Stored items from a collection:
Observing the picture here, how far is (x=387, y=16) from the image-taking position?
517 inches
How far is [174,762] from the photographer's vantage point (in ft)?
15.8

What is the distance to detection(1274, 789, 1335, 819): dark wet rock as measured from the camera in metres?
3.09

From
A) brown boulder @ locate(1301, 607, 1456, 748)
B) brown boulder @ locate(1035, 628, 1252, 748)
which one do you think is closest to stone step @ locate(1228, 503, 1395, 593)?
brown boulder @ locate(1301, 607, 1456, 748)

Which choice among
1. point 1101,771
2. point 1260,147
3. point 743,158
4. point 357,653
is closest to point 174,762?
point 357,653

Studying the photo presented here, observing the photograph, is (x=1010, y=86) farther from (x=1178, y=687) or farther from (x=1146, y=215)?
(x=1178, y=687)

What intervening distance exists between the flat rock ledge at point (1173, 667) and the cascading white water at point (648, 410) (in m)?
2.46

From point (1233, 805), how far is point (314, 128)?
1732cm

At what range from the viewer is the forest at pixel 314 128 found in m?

_TASK DESCRIPTION_
Rewrite everything from the line containing "What is the" through the end of the records, changing "stone step" to "rock step" and leaving all else as it is.

_ANSWER TO THIS TASK_
What is the distance to detection(1274, 789, 1335, 819): dark wet rock as measured from the camera in metres?
3.09

From
A) brown boulder @ locate(1301, 607, 1456, 748)
B) brown boulder @ locate(1035, 628, 1252, 748)
which one do you think is closest to rock step @ locate(1228, 503, 1395, 593)?
brown boulder @ locate(1301, 607, 1456, 748)

Which choice among
1. point 1101,771
2. point 1260,147
3. point 743,158
4. point 357,653
is closest to point 174,762?
point 357,653

Studying the photo presented here, observing the photograph, is (x=1010, y=86) farther from (x=1178, y=687) or farther from (x=1146, y=215)?
(x=1178, y=687)

What intervening distance exists between the flat rock ledge at point (1173, 667) and the cascading white water at point (648, 410) (in m)?
2.46

From point (1233, 805), how far is point (314, 128)?
1732cm

At what range from the viewer is the forest at pixel 314 128 found in m?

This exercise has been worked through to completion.